# Spark Plug Question



## iriegnome (Apr 4, 2011)

I bought my Craftsman lawn mower new in the box last year. Pulled the spark plug out and went to replace it, just because... It is a Champion RJ19HX.. Went to a couple of stores and no-one had the HX suffix. Went to Sears and no HX. The guy told me that the HX really didn't matter and sent me home with a RJ19LM. Well, my mower did not start. Got my manual out and checked the gap, .030.. Good there. So what is the difference with the suffix of the plugs


----------



## justin3 (Apr 10, 2007)

RJ19HX doesn't show up in champion's database, are you sure its a champion plug? All of the J19 series plugs are made in the same style, the RJ19LM plug shouldn't be an issue in your machine, sounds like you have another problem or a defective plug.


----------



## 30yearTech (Sep 14, 2006)

RJ19LM would work just as well as the RJ19HX. The HX is Champions racing series plug, same heat range, both resistor type plugs. LM is just a standard series plug. I only have the LM plugs and have always worked just fine. You may have gotten a bad plug, if the mower was working with your old plug, and now won't. Otherwise you may have another issue, totally independent of the spark plug.


----------



## iriegnome (Apr 4, 2011)

So there is no real difference in the LM or HX plug? I just don't know anything about spark plugs. Well, not enough to know what a viable replacement would be. I had not started her up for this season as of yet. Worked perfectly when I put it into my garage for the winter. Pulled the mower out and took out the plug. Did not even try to start it.


----------



## justin3 (Apr 10, 2007)

Did you run stabilizer through the gas before you put it into storage?


----------



## shark (Feb 18, 2008)

What the task requires:
Carry on the lawn mower spark plug thread from the point where it leaves off.

Given data:
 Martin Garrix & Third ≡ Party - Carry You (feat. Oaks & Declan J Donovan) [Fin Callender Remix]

Answer space:
You might want to check for spark first. Take the plug out, and connect it to the plug wire. Make sure the metal on the plug is touching bare metal on the motor. Then pull the recoil a few times. You should get spark at the plug. If no spark, you might have a bad coil, Bruce


----------



## 30yearTech (Sep 14, 2006)

your no start issue is probably more fuel related then ignition. When a unit sits up with any fuel at all in it for a length of time, the fuel can break down in the carburetor and even though you may have added fresh fuel to the tank, you need to get rid of all the old stuff in the carburetor. 

If you have a push type primer, try pushing it around 25 to 30 times with the air filter element removed from the carburetor. Clean up any excess fuel that may have dribbled out, and then try starting it. If you don't have a push type primer, then you can loosen the float bowl nut and put an old rag underneath it and let the fuel drain out for about 10 - 15 seconds, this will allow enough fresh fuel into the carburetor for it to start.

It would also be a good idea to check for spark as directed in the previous post before you do any of this, but I suspect you will find that you have spark.

Best of Luck...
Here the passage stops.